The Weekly published a University of Maine news release about University of Maine marine scientist Bob Steneck delivering a coral reef address on World Oceans Day in the Dominican Republic. Steneck encouraged Dominican Republic officials and stakeholders to preserve and improve coral reefs — what he calls the tropical rainforests of the sea — in his keynote address in Santo Domingo. “They contain 25 percent of all species on Earth. However, they are also among the world’s most endangered ecosystems and, as such, the biodiversity, breakwater function, food resources and ecotourism value they provide for people are all at risk,” Steneck said. He encouraged the Dominican Republic government and nongovernment organizations to preserve reefs that are healthy and continue efforts to improve those that are degraded. His recommendations included banning the harvesting of parrotfish and investing in enforcement. About 400 people attended Steneck’s keynote at the conference, which was sponsored by Propagas Foundation.
Katherine Musgrave, a longtime University of Maine professor and nutritionist, passed away June 20, 2015 at the age of 95.
Musgrave, an Orono resident, started teaching at UMaine as an assistant professor in 1969. She “retired” in the 1980s, but continued to work full time, according to a Bangor Daily News article on Musgrave. She then taught classes on campus and online, worked as a registered dietitian, a nutrition consultant to area physicians and corporate wellness programs and broadcast a weekly radio segment about healthy living on Bangor radio station WZON, the article states.
In 2011, Musgrave was inducted into the Maine Women’s Hall of Fame, alongside U.S. Sen. Susan Collins.

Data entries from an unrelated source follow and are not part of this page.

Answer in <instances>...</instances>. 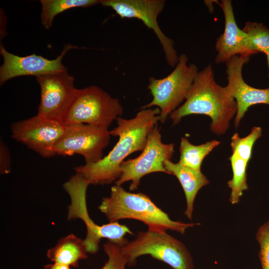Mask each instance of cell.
<instances>
[{
  "label": "cell",
  "mask_w": 269,
  "mask_h": 269,
  "mask_svg": "<svg viewBox=\"0 0 269 269\" xmlns=\"http://www.w3.org/2000/svg\"><path fill=\"white\" fill-rule=\"evenodd\" d=\"M218 4L224 13L225 28L215 43L217 52L215 62L217 64L226 63L237 55L251 56L253 54L249 49L246 35L237 24L232 0H222Z\"/></svg>",
  "instance_id": "9a60e30c"
},
{
  "label": "cell",
  "mask_w": 269,
  "mask_h": 269,
  "mask_svg": "<svg viewBox=\"0 0 269 269\" xmlns=\"http://www.w3.org/2000/svg\"><path fill=\"white\" fill-rule=\"evenodd\" d=\"M43 269H71L70 267L57 263H53L45 265Z\"/></svg>",
  "instance_id": "484cf974"
},
{
  "label": "cell",
  "mask_w": 269,
  "mask_h": 269,
  "mask_svg": "<svg viewBox=\"0 0 269 269\" xmlns=\"http://www.w3.org/2000/svg\"><path fill=\"white\" fill-rule=\"evenodd\" d=\"M229 159L233 171V177L228 182V186L231 190L229 200L232 204H235L240 201L243 192L248 189L247 175L248 163L234 153Z\"/></svg>",
  "instance_id": "ffe728a7"
},
{
  "label": "cell",
  "mask_w": 269,
  "mask_h": 269,
  "mask_svg": "<svg viewBox=\"0 0 269 269\" xmlns=\"http://www.w3.org/2000/svg\"><path fill=\"white\" fill-rule=\"evenodd\" d=\"M256 239L260 246L259 256L262 269H269V220L259 228Z\"/></svg>",
  "instance_id": "cb8c5ba5"
},
{
  "label": "cell",
  "mask_w": 269,
  "mask_h": 269,
  "mask_svg": "<svg viewBox=\"0 0 269 269\" xmlns=\"http://www.w3.org/2000/svg\"><path fill=\"white\" fill-rule=\"evenodd\" d=\"M11 170V158L7 145L0 140V173L8 174Z\"/></svg>",
  "instance_id": "d4e9b609"
},
{
  "label": "cell",
  "mask_w": 269,
  "mask_h": 269,
  "mask_svg": "<svg viewBox=\"0 0 269 269\" xmlns=\"http://www.w3.org/2000/svg\"><path fill=\"white\" fill-rule=\"evenodd\" d=\"M74 46L66 45L61 54L55 59L50 60L35 54L19 56L8 52L0 45V53L3 63L0 67V84L20 76L32 75L35 77L48 73L67 70L62 64L63 56Z\"/></svg>",
  "instance_id": "5bb4252c"
},
{
  "label": "cell",
  "mask_w": 269,
  "mask_h": 269,
  "mask_svg": "<svg viewBox=\"0 0 269 269\" xmlns=\"http://www.w3.org/2000/svg\"><path fill=\"white\" fill-rule=\"evenodd\" d=\"M164 0H102L101 4L112 8L122 18H137L141 20L156 34L163 49L166 60L171 67H175L178 57L174 48L173 41L166 36L157 21L162 11Z\"/></svg>",
  "instance_id": "8fae6325"
},
{
  "label": "cell",
  "mask_w": 269,
  "mask_h": 269,
  "mask_svg": "<svg viewBox=\"0 0 269 269\" xmlns=\"http://www.w3.org/2000/svg\"><path fill=\"white\" fill-rule=\"evenodd\" d=\"M103 247L108 260L100 269H126L127 261L122 252L121 245L109 241Z\"/></svg>",
  "instance_id": "603a6c76"
},
{
  "label": "cell",
  "mask_w": 269,
  "mask_h": 269,
  "mask_svg": "<svg viewBox=\"0 0 269 269\" xmlns=\"http://www.w3.org/2000/svg\"><path fill=\"white\" fill-rule=\"evenodd\" d=\"M111 135L108 129L88 124L65 125V132L55 147L56 154H80L86 164L96 163L103 158V150L109 145Z\"/></svg>",
  "instance_id": "9c48e42d"
},
{
  "label": "cell",
  "mask_w": 269,
  "mask_h": 269,
  "mask_svg": "<svg viewBox=\"0 0 269 269\" xmlns=\"http://www.w3.org/2000/svg\"><path fill=\"white\" fill-rule=\"evenodd\" d=\"M164 165L169 174L175 175L180 183L186 200V209L184 214L188 219H191L196 196L199 190L207 185L209 181L201 170L186 167L179 161L174 163L170 160H167L164 162Z\"/></svg>",
  "instance_id": "2e32d148"
},
{
  "label": "cell",
  "mask_w": 269,
  "mask_h": 269,
  "mask_svg": "<svg viewBox=\"0 0 269 269\" xmlns=\"http://www.w3.org/2000/svg\"><path fill=\"white\" fill-rule=\"evenodd\" d=\"M118 98L97 86L77 89L62 120L65 125L85 124L108 129L123 114Z\"/></svg>",
  "instance_id": "5b68a950"
},
{
  "label": "cell",
  "mask_w": 269,
  "mask_h": 269,
  "mask_svg": "<svg viewBox=\"0 0 269 269\" xmlns=\"http://www.w3.org/2000/svg\"><path fill=\"white\" fill-rule=\"evenodd\" d=\"M87 253L84 240L71 234L60 239L46 255L54 263L77 268L80 260L88 258Z\"/></svg>",
  "instance_id": "e0dca14e"
},
{
  "label": "cell",
  "mask_w": 269,
  "mask_h": 269,
  "mask_svg": "<svg viewBox=\"0 0 269 269\" xmlns=\"http://www.w3.org/2000/svg\"><path fill=\"white\" fill-rule=\"evenodd\" d=\"M99 209L110 222L135 219L146 225L148 230L154 232L171 230L184 234L187 228L199 225L173 221L146 194L130 192L117 185L111 188L110 196L103 199Z\"/></svg>",
  "instance_id": "3957f363"
},
{
  "label": "cell",
  "mask_w": 269,
  "mask_h": 269,
  "mask_svg": "<svg viewBox=\"0 0 269 269\" xmlns=\"http://www.w3.org/2000/svg\"><path fill=\"white\" fill-rule=\"evenodd\" d=\"M268 61V65L269 67V53L266 54Z\"/></svg>",
  "instance_id": "4316f807"
},
{
  "label": "cell",
  "mask_w": 269,
  "mask_h": 269,
  "mask_svg": "<svg viewBox=\"0 0 269 269\" xmlns=\"http://www.w3.org/2000/svg\"><path fill=\"white\" fill-rule=\"evenodd\" d=\"M237 112V103L225 87L218 84L211 65L199 71L185 102L169 115L173 126L190 115H204L211 119V131L215 134H224Z\"/></svg>",
  "instance_id": "7a4b0ae2"
},
{
  "label": "cell",
  "mask_w": 269,
  "mask_h": 269,
  "mask_svg": "<svg viewBox=\"0 0 269 269\" xmlns=\"http://www.w3.org/2000/svg\"><path fill=\"white\" fill-rule=\"evenodd\" d=\"M246 35L248 47L252 54L269 53V29L262 23L246 22L242 29Z\"/></svg>",
  "instance_id": "44dd1931"
},
{
  "label": "cell",
  "mask_w": 269,
  "mask_h": 269,
  "mask_svg": "<svg viewBox=\"0 0 269 269\" xmlns=\"http://www.w3.org/2000/svg\"><path fill=\"white\" fill-rule=\"evenodd\" d=\"M41 21L46 29L58 14L74 7H87L101 3L99 0H41Z\"/></svg>",
  "instance_id": "d6986e66"
},
{
  "label": "cell",
  "mask_w": 269,
  "mask_h": 269,
  "mask_svg": "<svg viewBox=\"0 0 269 269\" xmlns=\"http://www.w3.org/2000/svg\"><path fill=\"white\" fill-rule=\"evenodd\" d=\"M250 58L248 56L237 55L226 63L228 84L225 87L228 94L235 100L237 106L234 120L236 128L249 107L258 104L269 105V88H254L246 83L243 78V66L249 61Z\"/></svg>",
  "instance_id": "4fadbf2b"
},
{
  "label": "cell",
  "mask_w": 269,
  "mask_h": 269,
  "mask_svg": "<svg viewBox=\"0 0 269 269\" xmlns=\"http://www.w3.org/2000/svg\"><path fill=\"white\" fill-rule=\"evenodd\" d=\"M220 143L212 140L200 145L191 143L186 137L181 138L179 162L182 165L196 170H201V165L204 158Z\"/></svg>",
  "instance_id": "ac0fdd59"
},
{
  "label": "cell",
  "mask_w": 269,
  "mask_h": 269,
  "mask_svg": "<svg viewBox=\"0 0 269 269\" xmlns=\"http://www.w3.org/2000/svg\"><path fill=\"white\" fill-rule=\"evenodd\" d=\"M89 185L84 178L75 173L63 185L71 200L68 206V219H80L86 226L87 234L84 240L87 252L96 253L99 249L100 240L103 238L120 245L125 244L128 241L125 236L127 234H133L127 226L118 222L99 225L90 217L86 202V192Z\"/></svg>",
  "instance_id": "277c9868"
},
{
  "label": "cell",
  "mask_w": 269,
  "mask_h": 269,
  "mask_svg": "<svg viewBox=\"0 0 269 269\" xmlns=\"http://www.w3.org/2000/svg\"><path fill=\"white\" fill-rule=\"evenodd\" d=\"M174 147L173 143L162 142L161 135L156 125L148 134L141 153L134 159L122 163L121 174L115 181L116 185L121 186L131 181L129 189L134 191L137 188L141 178L147 174L156 172L169 174L164 168V163L171 159L174 152Z\"/></svg>",
  "instance_id": "ba28073f"
},
{
  "label": "cell",
  "mask_w": 269,
  "mask_h": 269,
  "mask_svg": "<svg viewBox=\"0 0 269 269\" xmlns=\"http://www.w3.org/2000/svg\"><path fill=\"white\" fill-rule=\"evenodd\" d=\"M159 108L141 109L130 119L119 117L117 126L110 131L111 135L119 140L109 153L99 161L74 167L89 184L104 185L117 180L121 174V166L132 153L142 151L147 136L159 121Z\"/></svg>",
  "instance_id": "6da1fadb"
},
{
  "label": "cell",
  "mask_w": 269,
  "mask_h": 269,
  "mask_svg": "<svg viewBox=\"0 0 269 269\" xmlns=\"http://www.w3.org/2000/svg\"><path fill=\"white\" fill-rule=\"evenodd\" d=\"M10 129L13 139L48 158L56 155L55 147L65 132V125L37 114L12 123Z\"/></svg>",
  "instance_id": "30bf717a"
},
{
  "label": "cell",
  "mask_w": 269,
  "mask_h": 269,
  "mask_svg": "<svg viewBox=\"0 0 269 269\" xmlns=\"http://www.w3.org/2000/svg\"><path fill=\"white\" fill-rule=\"evenodd\" d=\"M36 77L40 88L37 115L62 123L64 116L77 90L74 86V78L67 70Z\"/></svg>",
  "instance_id": "7c38bea8"
},
{
  "label": "cell",
  "mask_w": 269,
  "mask_h": 269,
  "mask_svg": "<svg viewBox=\"0 0 269 269\" xmlns=\"http://www.w3.org/2000/svg\"><path fill=\"white\" fill-rule=\"evenodd\" d=\"M186 54L178 57L174 70L167 76L149 78L148 89L152 97L150 102L141 109L157 106L160 110L159 122L164 123L168 115L178 108L186 100L194 80L199 72L194 64H188Z\"/></svg>",
  "instance_id": "52a82bcc"
},
{
  "label": "cell",
  "mask_w": 269,
  "mask_h": 269,
  "mask_svg": "<svg viewBox=\"0 0 269 269\" xmlns=\"http://www.w3.org/2000/svg\"><path fill=\"white\" fill-rule=\"evenodd\" d=\"M262 132L261 127H255L252 129L249 134L244 137H241L238 133H235L231 137L230 143L232 152L248 163L252 158L253 146L262 136Z\"/></svg>",
  "instance_id": "7402d4cb"
},
{
  "label": "cell",
  "mask_w": 269,
  "mask_h": 269,
  "mask_svg": "<svg viewBox=\"0 0 269 269\" xmlns=\"http://www.w3.org/2000/svg\"><path fill=\"white\" fill-rule=\"evenodd\" d=\"M129 266L136 259L148 255L169 265L173 269H193L190 253L184 245L165 232L140 231L136 238L121 246Z\"/></svg>",
  "instance_id": "8992f818"
}]
</instances>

President Susan J. Hunter had this to say about Musgrave:
“Katherine Musgrave was one of the stalwarts of the University of Maine faculty — the consummate teacher, both in the classroom and in distance education, and the untiring human nutrition education researcher and advocate. She came to UMaine the year after getting her degree from Oklahoma State in 1968, teaching countless students who went on to nutrition-related careers, helping train school food service personnel and consulting with local physicians on how to advise patients on healthful eating habits. Katherine ‘retired’ as a full professor in 1985, but continued to teach a popular introductory course on food and nutrition, both on campus, by ITV and online.
“Her passion for healthy living and good nutrition was nationally recognized, was award-winning and made a difference in Maine. Her caring for the health and well-being of future generations was evident in so many ways, including the scholarship fund she established in the University of Maine Foundation in 2009 to provide financial assistance to graduate dietetic interns.
“Katherine epitomized the teaching, research and community outreach mission of a public research university. We will miss her integrity, vision, wit and all-out love of life.”
WABI (Channel 5) also carried a report on Musgrave.
In the July issue, Down East magazine’s 2015 Best of Maine list includes the University of Maine Emera Astronomy Center as one of the three “Best Rainy Day Playgrounds” in the Family category. The editors cited the center for its family-oriented star shows that introduce youngsters ages 4 and older to the night skies.